# Titanic Dataset - Data Cleaning & Preprocessing

## Objective:
This notebook demonstrates the data cleaning and preprocessing of the Titanic dataset.
The goal is to prepare the data for Machine Learning by handling missing values, encoding
categorical features, scaling numerical data, and removing outliers.

**Tools Used:**
- Python
- Pandas
- NumPy
- Matplotlib
- Seaborn
- Scikit-learn


In [None]:
import pandas as pd
import numpy as np
import seaborn as sns
import matplotlib.pyplot as plt
from sklearn.preprocessing import LabelEncoder, StandardScaler

sns.set(style="whitegrid")
%matplotlib inline

In [None]:
# Load the Titanic dataset
df = pd.read_csv("Titanic-Dataset.csv")
df.head()

In [None]:
# Basic info
df.info()

# Statistical summary
df.describe(include='all')

# Missing values
df.isnull().sum()

In [None]:
# Fill 'Age' with median
df['Age'].fillna(df['Age'].median(), inplace=True)
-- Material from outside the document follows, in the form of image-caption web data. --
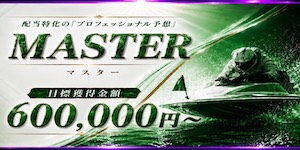 競艇プロフェッショナルの有料予想_MASTER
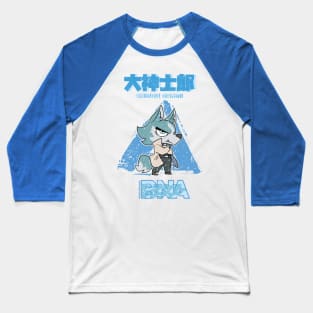 BRAND NEW ANIMAL (BNA): SHIROU OGAMI CHIBI (GRUNGE STYLE) Baseball T-Shirt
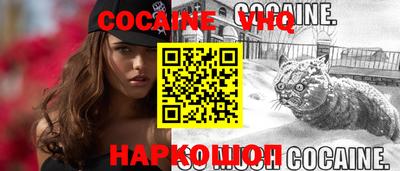 МДПВ Можайск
# Fill 'Embarked' with mode
df['Embarked'].fillna(df['Embarked'].mode()[0], inplace=True)

# Drop 'Cabin' due to high missing rate
df.drop(columns='Cabin', inplace=True)

# Verify missing values
df.isnull().sum()

In [None]:
le = LabelEncoder()
df['Sex'] = le.fit_transform(df['Sex'])         # Male=1, Female=0
df['Embarked'] = le.fit_transform(df['Embarked'])

In [None]:
scaler = StandardScaler()
df[['Age', 'Fare']] = scaler.fit_transform(df[['Age', 'Fare']])

In [None]:
# Boxplots for visualizing outliers
for col in ['Age', 'Fare']:
    sns.boxplot(data=df, x=col)
    plt.title(f"Boxplot for {col}")
    plt.show()

# Remove outliers using IQR method
def remove_outliers(data, column):
    Q1 = data[column].quantile(0.25)
    Q3 = data[column].quantile(0.75)
    IQR = Q3 - Q1
    return data[(data[column] >= Q1 - 1.5 * IQR) & (data[column] <= Q3 + 1.5 * IQR)]

for col in ['Age', 'Fare']:
    df = remove_outliers(df, col)

print("Final dataset shape:", df.shape)

In [None]:
df.to_csv("Cleaned_Titanic_Dataset.csv", index=False)
print("Cleaned dataset saved as 'Cleaned_Titanic_Dataset.csv'")

## Summary:

- Handled missing values in 'Age' and 'Embarked'
- Dropped 'Cabin' due to excessive missing data
- Encoded 'Sex' and 'Embarked' columns
- Standardized 'Age' and 'Fare'
- Detected and removed outliers using IQR method
- Final cleaned dataset saved for model training